Review: The Originals with Emeril
I finally got a little more quality time with the Cooking Channel so I am attempting to review several of the shows I have not seen. This time around I’ll take a look at The Originals with Emeril.
If you haven’t seen The Originals yet then here’s the scenario from the Cooking Channel web site:
Chef Emeril Lagasse pays tribute to The Originals — iconic food establishments that have helped shape the country’s culinary landscape. While the restaurant industry is notoriously challenging and the life of a restaurant is sometimes short, every city has those cherished institutions that have stood the test of time. Emeril visits a new city in each episode and goes behind the scenes at three historic eateries. From uncovering the birthplace of famous dishes like Boston Cream Pie in New England and the French Dip Sandwich in Los Angeles to revealing Charlie Chaplin’s favorite ’20s Hollywood hangout and Dr. Martin Luther King’s preferred Atlanta dining spot, Emeril guides us from the other side of the stove. Join him on a fascinating and tasty journey through New York, Los Angeles, Chicago, San Francisco, Boston, Dallas, Atlanta, Miami and his beloved New Orleans.

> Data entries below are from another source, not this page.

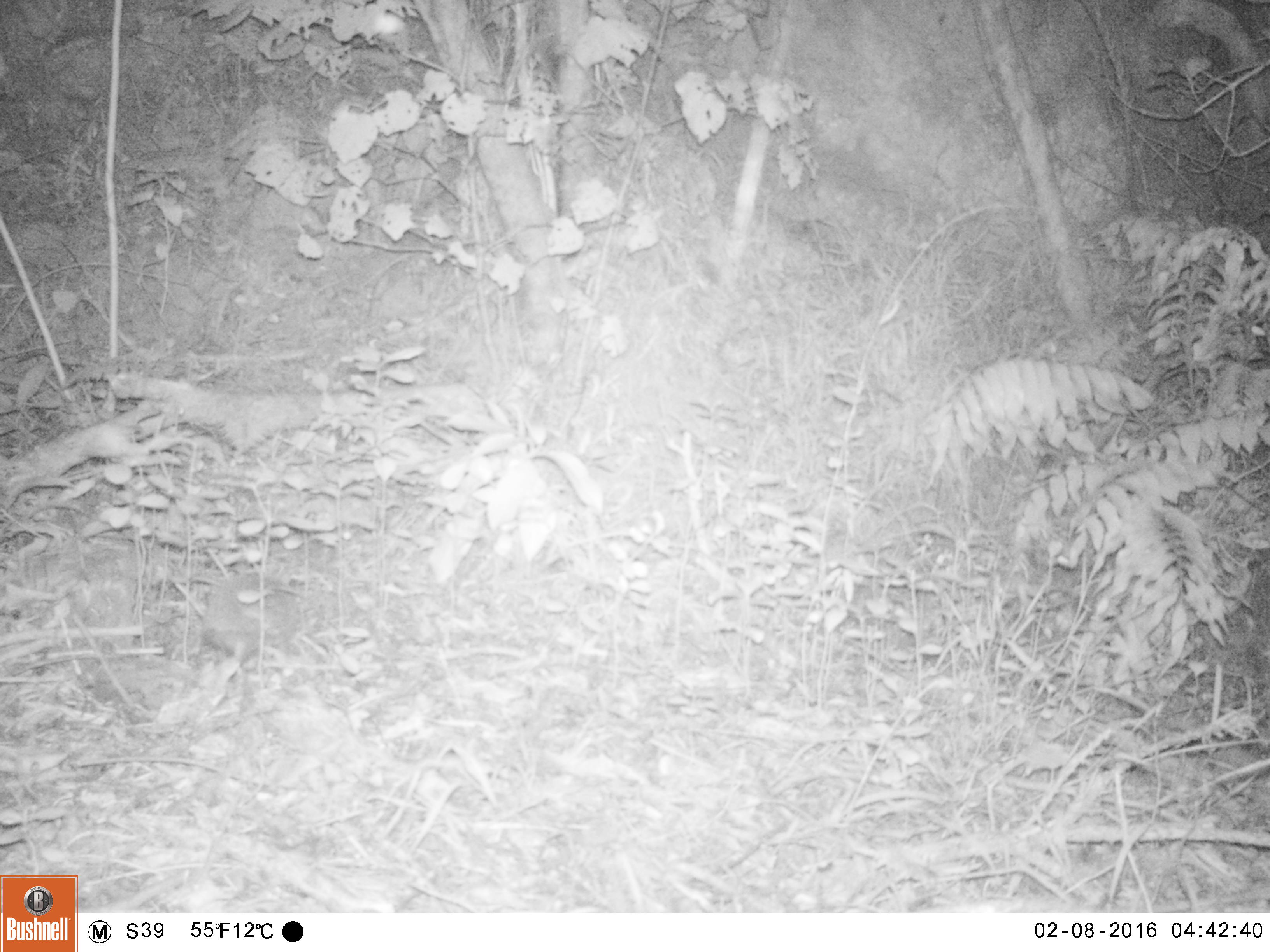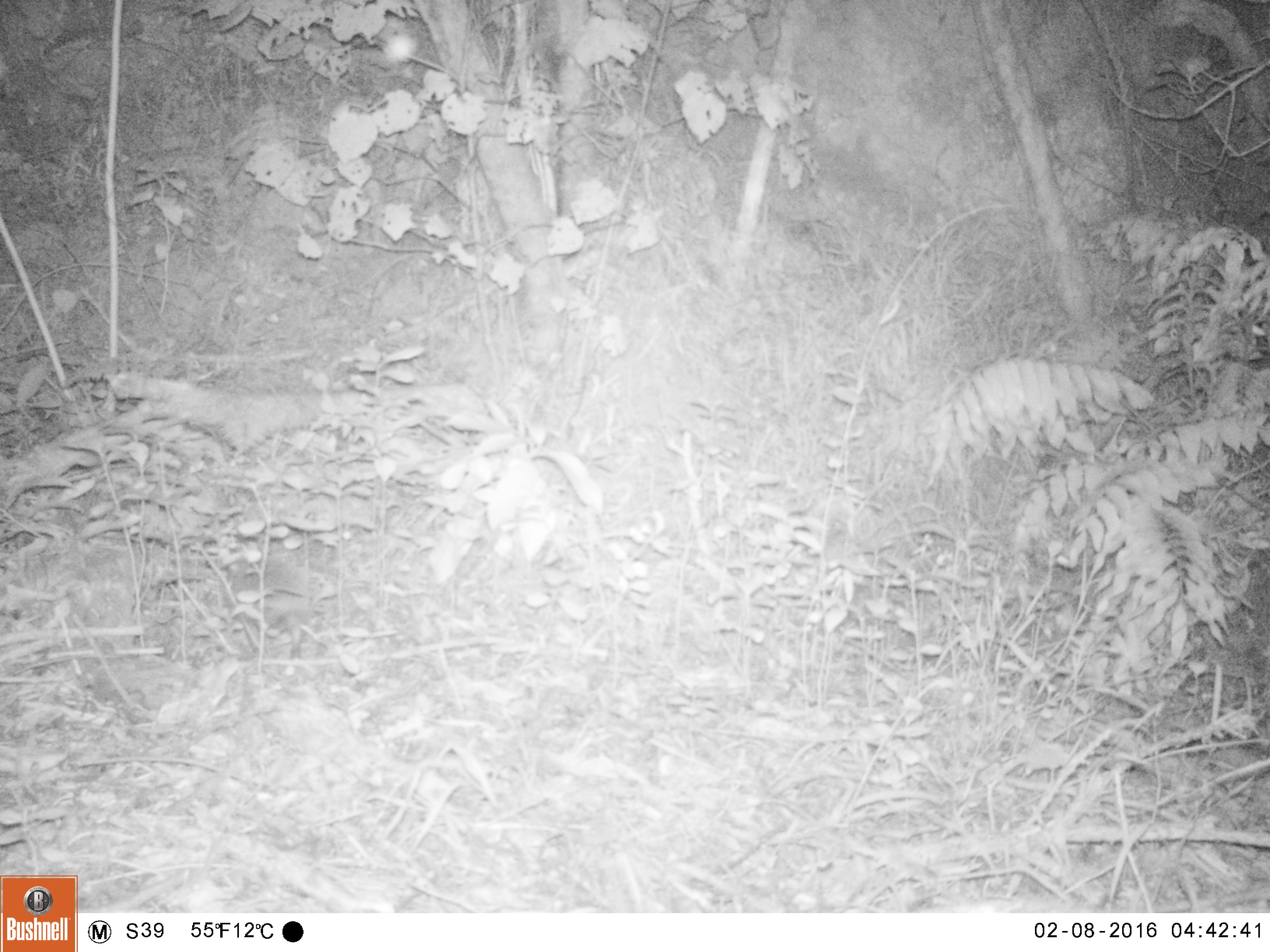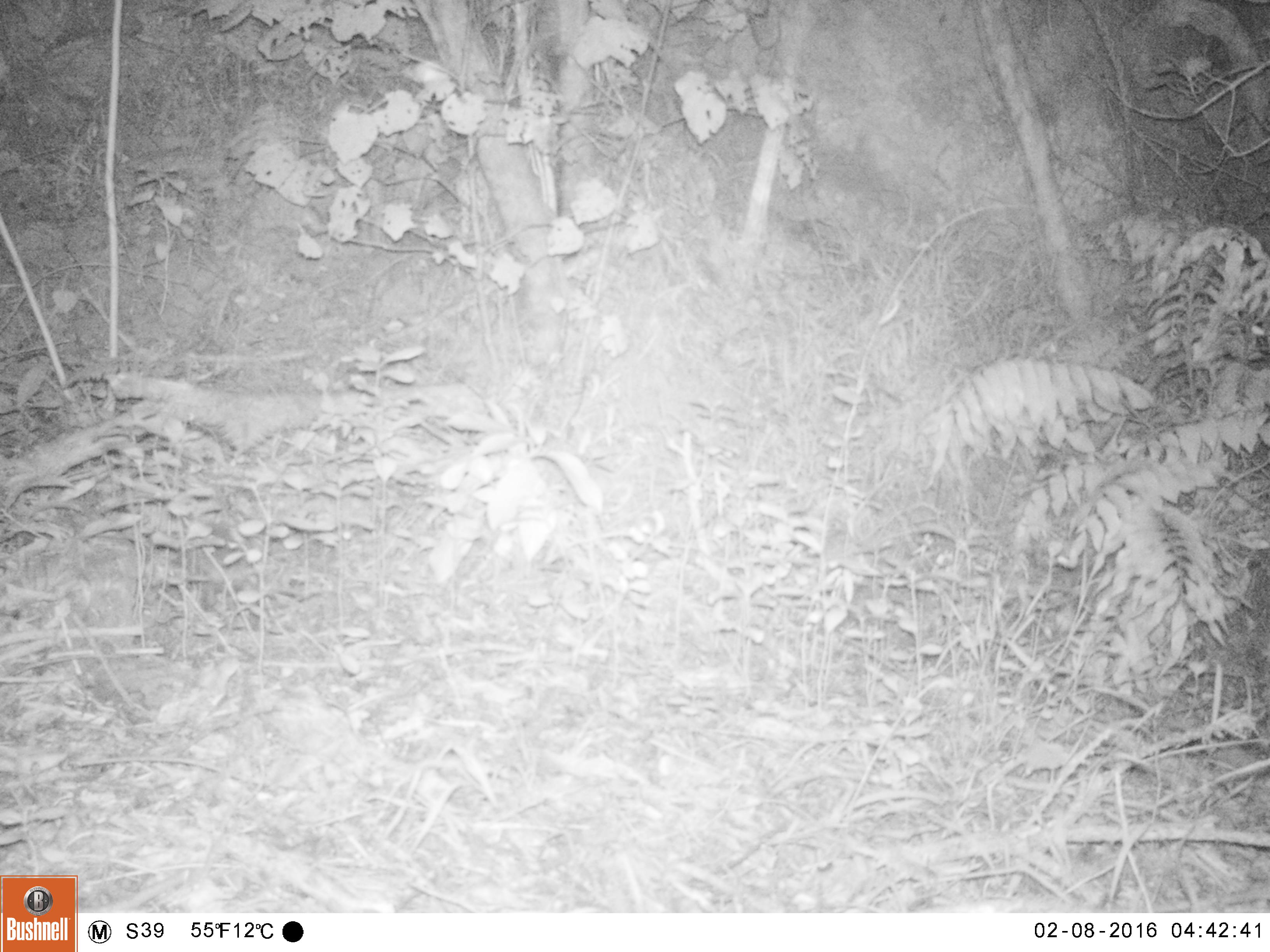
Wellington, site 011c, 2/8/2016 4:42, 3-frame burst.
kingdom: Animalia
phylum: Chordata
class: Mammalia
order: Eulipotyphla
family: Erinaceidae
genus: Erinaceus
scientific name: Erinaceus europaeus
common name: hedgehog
Hedgehog (Erinaceus europaeus).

I knew from the start I was going to like this show. First off Emeril is the consummate host. He’s genuine, passionate and funny. The reason he became a star was not because of his catch phrases; it was because he comes across as someone with whom you would love to spend the day. He’s warm and inviting. Catch phrases or not that has never changed.
Secondly I never tire of the food-travel format. There may be some variations that I like less than others (Kid in a Candy Store, Unwrapped) but I like them all. Right now my favorites are The Best Thing I Ever Ate on the Food Network and Unique Eats and FoodCrafters on the Cooking Channel. Well, add The Originals to that list.
On the episode I watched Legasse was in Miami where he visited the famous Joe’s Stone Crab which is purported to be the busiest restaurant in America. I used to work for a chef that had been on the Joe’s team in the 80’s and he said back then they’d do 2000 covers for lunch. That’s insane.
Next Emeril went one of the Cuban neighborhoods, Flagami, and visited Casa Larios. The Larios family had fled the brutal Cuban dictatorship of the bloodthirsty Fidel Castro and opened their family restaurant in 1988 featuring family recipes. Legasse ended his sojourn in Miami with a visit to Miami’s oldest bar, Tobacco Road for some good old Southern barbecue. Opened in 1912 has hosted everyone from Al Capone today’s top bands.
Part of the fun of this episode was hearing Emeril say “Cuber” for Cuba and remembering, as he joined blues great Pappa E on stage at Tobacco Road, that he is an extremely talented drummer. What’s not to like about this show? Great host, great premise and the restaurants featured have endured for decades not because they follow trends but because they set them; they are originals.